Details are yet to emerge in terms of the processes and the location of the maximum rain – whether it was on the Western Ghats or over the city itself.

Weather station data indicates that Mulund received over 75mm of rain while Powai received only about 34mm. Many parts of Mumbai saw much less rain or even no rain at all. The question then is whether this was just a freak event, or is this part of a weather change that is an emerging pattern.

Middle East warming and Mumbai’s changing weather

I am part of a group that is conducting a series of studies which have been pointing out that the rapid warming over the Middle East or West Asia has been pulling the southwesterly winds over the Arabian Sea northward of its usual location. And this northward pull and the wind shift occurs in March-April-May. The wind shift is causing the warming of the northern Arabian Sea at a fast pace.

The dust storm of January 2022 that covered large parts of Mumbai, Western Ghats and Pune, is still fresh in people’s minds. Monday’s dust storm produced another flavour of the interactions between the Middle East warming, Arabian Sea winds, a dust storm, gusts of wind and sudden pre-monsoon rains over Mumbai. The warming Arabian Sea also contributed to last year’s October heat and is likely to do so again this year.

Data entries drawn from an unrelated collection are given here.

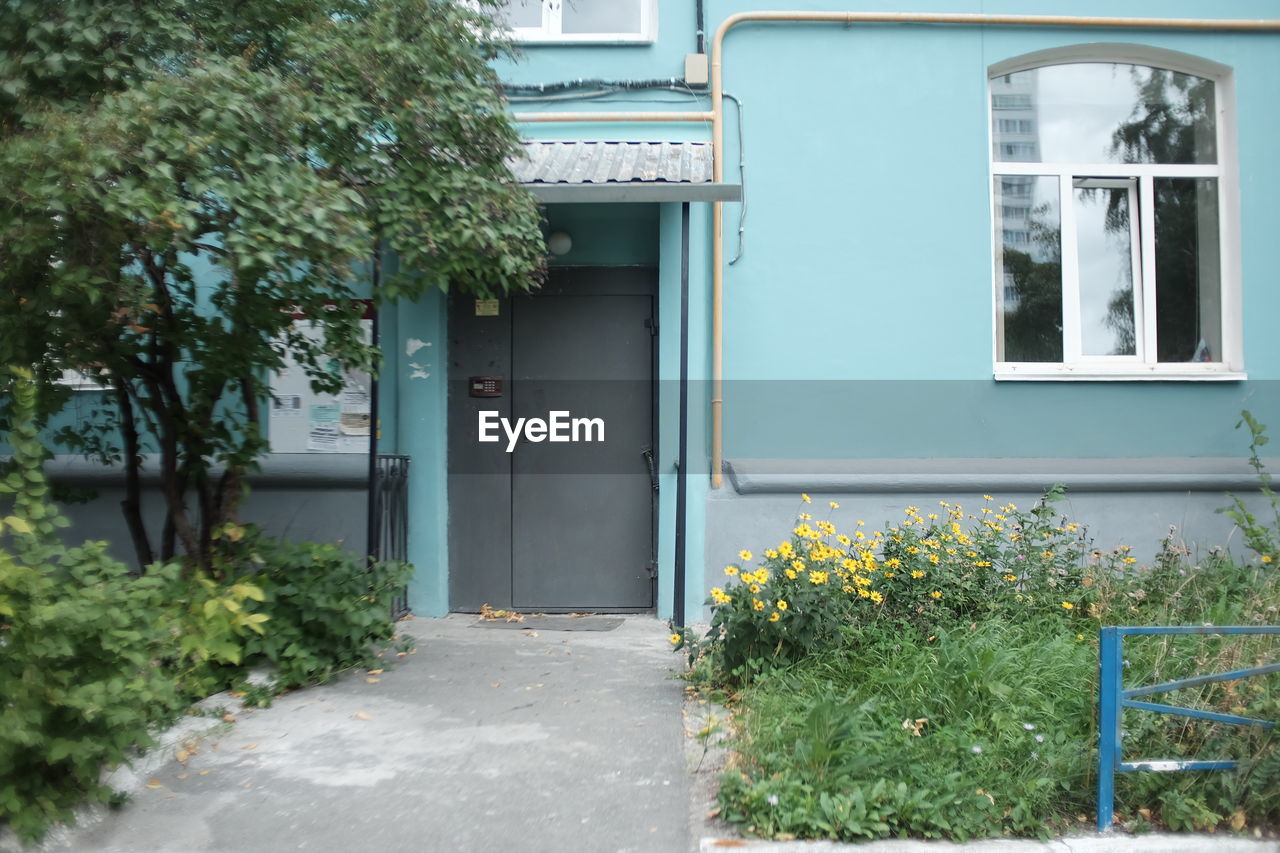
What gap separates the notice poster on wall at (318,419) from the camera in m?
6.49

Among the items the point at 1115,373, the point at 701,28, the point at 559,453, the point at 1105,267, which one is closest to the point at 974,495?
the point at 1115,373

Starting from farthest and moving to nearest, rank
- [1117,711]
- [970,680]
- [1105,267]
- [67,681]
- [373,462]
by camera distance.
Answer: [1105,267] → [373,462] → [970,680] → [1117,711] → [67,681]

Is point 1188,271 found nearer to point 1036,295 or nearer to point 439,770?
point 1036,295

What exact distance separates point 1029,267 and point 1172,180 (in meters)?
1.31

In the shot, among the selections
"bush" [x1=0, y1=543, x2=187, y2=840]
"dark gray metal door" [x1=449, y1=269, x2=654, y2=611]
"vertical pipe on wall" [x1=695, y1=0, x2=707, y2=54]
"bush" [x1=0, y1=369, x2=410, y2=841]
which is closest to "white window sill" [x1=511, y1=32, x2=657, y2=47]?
"vertical pipe on wall" [x1=695, y1=0, x2=707, y2=54]

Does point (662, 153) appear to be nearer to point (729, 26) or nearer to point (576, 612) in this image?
point (729, 26)

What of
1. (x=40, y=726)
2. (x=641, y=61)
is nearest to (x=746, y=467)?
(x=641, y=61)

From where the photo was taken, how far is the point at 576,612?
6.61 m

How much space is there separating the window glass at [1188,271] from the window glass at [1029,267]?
80cm

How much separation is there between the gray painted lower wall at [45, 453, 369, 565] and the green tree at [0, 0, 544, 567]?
1.12m

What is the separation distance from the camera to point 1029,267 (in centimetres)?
670

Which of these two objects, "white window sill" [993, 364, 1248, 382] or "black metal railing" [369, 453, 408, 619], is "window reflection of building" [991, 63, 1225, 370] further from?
"black metal railing" [369, 453, 408, 619]

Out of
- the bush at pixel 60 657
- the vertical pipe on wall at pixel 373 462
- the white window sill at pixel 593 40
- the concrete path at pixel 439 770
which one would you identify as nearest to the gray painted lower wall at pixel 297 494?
the vertical pipe on wall at pixel 373 462
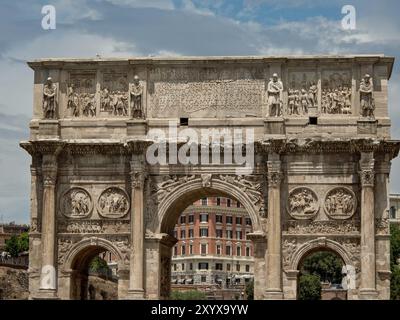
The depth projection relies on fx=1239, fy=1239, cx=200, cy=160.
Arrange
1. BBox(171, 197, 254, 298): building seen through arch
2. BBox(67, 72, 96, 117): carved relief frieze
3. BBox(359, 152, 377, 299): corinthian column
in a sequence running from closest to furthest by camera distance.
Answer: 1. BBox(359, 152, 377, 299): corinthian column
2. BBox(67, 72, 96, 117): carved relief frieze
3. BBox(171, 197, 254, 298): building seen through arch

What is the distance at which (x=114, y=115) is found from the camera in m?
41.7

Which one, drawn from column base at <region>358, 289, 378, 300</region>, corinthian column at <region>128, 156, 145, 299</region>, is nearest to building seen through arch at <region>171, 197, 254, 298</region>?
corinthian column at <region>128, 156, 145, 299</region>

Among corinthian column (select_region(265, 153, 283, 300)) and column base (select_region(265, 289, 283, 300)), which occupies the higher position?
corinthian column (select_region(265, 153, 283, 300))

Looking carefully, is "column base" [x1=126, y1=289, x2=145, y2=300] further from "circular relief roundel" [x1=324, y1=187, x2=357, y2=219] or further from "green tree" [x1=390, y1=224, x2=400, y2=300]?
"green tree" [x1=390, y1=224, x2=400, y2=300]

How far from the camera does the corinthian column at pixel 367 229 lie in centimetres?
3938

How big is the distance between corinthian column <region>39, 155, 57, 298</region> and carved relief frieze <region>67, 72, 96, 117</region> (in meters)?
1.91

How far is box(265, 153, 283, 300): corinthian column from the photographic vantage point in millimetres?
39781

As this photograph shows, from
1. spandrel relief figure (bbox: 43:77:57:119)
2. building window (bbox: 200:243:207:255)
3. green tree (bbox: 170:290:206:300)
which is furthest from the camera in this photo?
building window (bbox: 200:243:207:255)

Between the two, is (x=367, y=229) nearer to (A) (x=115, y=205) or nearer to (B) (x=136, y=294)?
(B) (x=136, y=294)

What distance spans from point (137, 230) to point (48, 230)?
9.74 ft

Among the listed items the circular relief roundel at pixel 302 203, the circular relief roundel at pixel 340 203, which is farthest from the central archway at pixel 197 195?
the circular relief roundel at pixel 340 203

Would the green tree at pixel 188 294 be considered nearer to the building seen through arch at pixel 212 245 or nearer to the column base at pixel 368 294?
the building seen through arch at pixel 212 245

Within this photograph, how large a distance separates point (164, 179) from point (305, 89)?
18.3 feet
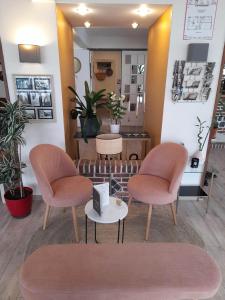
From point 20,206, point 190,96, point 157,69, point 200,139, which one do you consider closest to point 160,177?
point 200,139

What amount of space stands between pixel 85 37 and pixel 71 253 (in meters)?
5.17

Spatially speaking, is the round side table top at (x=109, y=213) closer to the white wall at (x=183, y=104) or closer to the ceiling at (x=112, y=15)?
the white wall at (x=183, y=104)

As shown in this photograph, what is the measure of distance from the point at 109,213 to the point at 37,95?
5.07 ft

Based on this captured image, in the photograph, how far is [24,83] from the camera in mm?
2348

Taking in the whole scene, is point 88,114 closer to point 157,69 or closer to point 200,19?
point 157,69

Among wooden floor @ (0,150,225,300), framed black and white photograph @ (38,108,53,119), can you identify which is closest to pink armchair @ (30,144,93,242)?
wooden floor @ (0,150,225,300)

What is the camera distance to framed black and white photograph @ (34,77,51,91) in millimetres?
2346

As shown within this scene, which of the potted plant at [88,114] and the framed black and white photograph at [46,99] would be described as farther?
the potted plant at [88,114]

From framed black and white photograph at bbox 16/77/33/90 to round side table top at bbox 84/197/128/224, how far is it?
147 cm

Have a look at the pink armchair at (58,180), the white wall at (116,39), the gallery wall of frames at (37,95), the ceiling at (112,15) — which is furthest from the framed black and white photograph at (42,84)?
the white wall at (116,39)

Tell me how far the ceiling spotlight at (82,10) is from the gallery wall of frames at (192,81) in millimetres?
1153

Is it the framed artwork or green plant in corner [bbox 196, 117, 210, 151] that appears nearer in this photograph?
the framed artwork

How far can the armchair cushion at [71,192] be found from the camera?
2000mm

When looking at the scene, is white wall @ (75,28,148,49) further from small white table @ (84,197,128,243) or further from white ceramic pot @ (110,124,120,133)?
small white table @ (84,197,128,243)
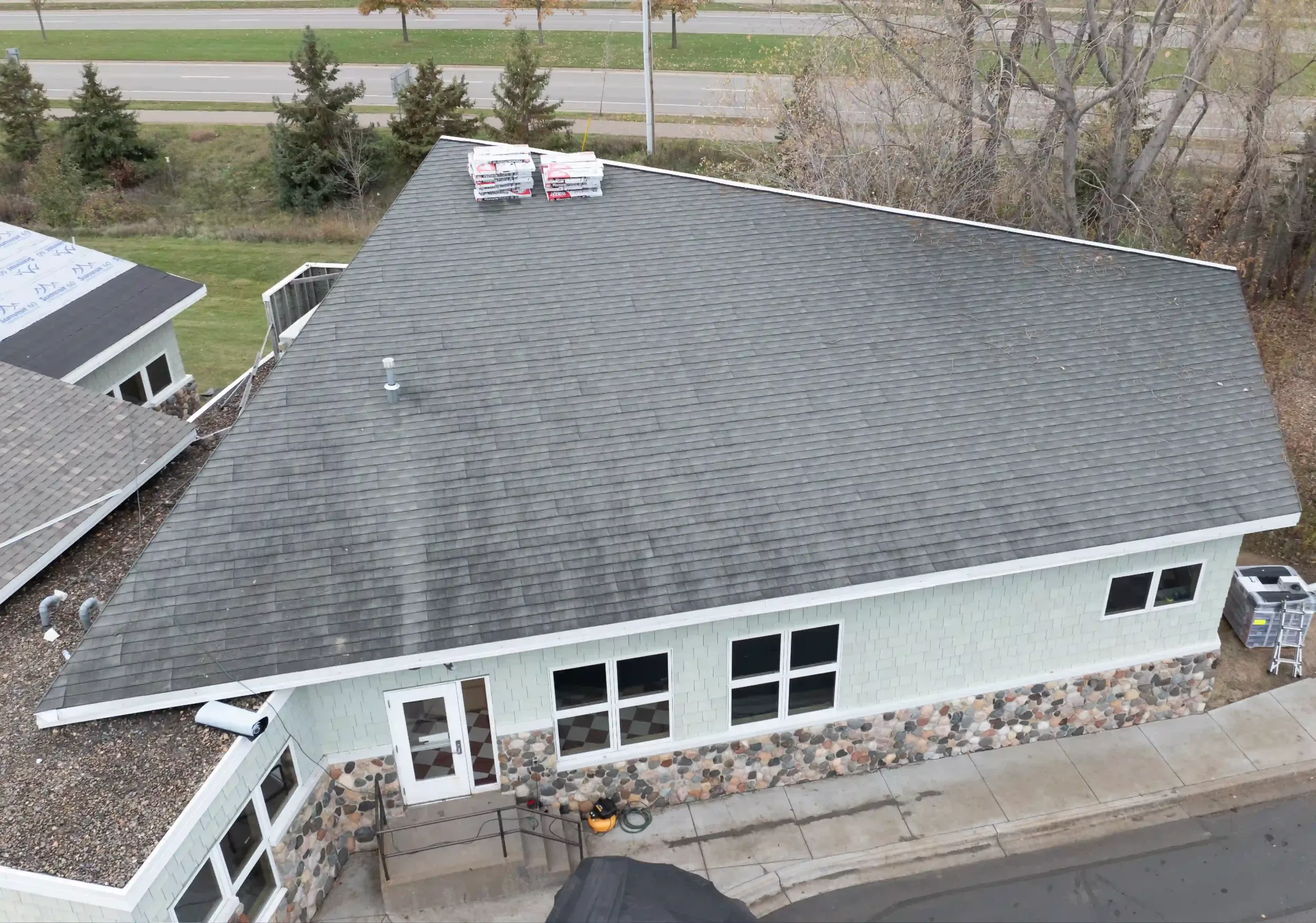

Change is blowin’ in the wind

It can be expected that the Middle East warming will continue, and it will continue to influence the winds over the Arabian Sea during the pre-monsoon as well as during the monsoon and the post-monsoon. The impact of the Arabian Sea warming and the northward shift of the southwesterly winds are now being manifest as increased instances of extreme rainfall events over northwest India and Pakistan.

Pakistan has seen a large-scale flood every year since 2010. Northwest India too is facing erratic pre-monsoon activities and crop damages as well as heavy monsoon rains. While the climatic impacts cannot be controlled, predicting them well and issuing reliable early warnings is our best strategy.

Given that this phenomenon will continue or even worsen the heat and rainfall extremes over northern Western Ghats and northwest India, adaptions to better manage agriculture, water, energy, health, and such are critical. As for Mumbai, mitigating urban heat island effects with green cover and anti-flooding measures should take top priority.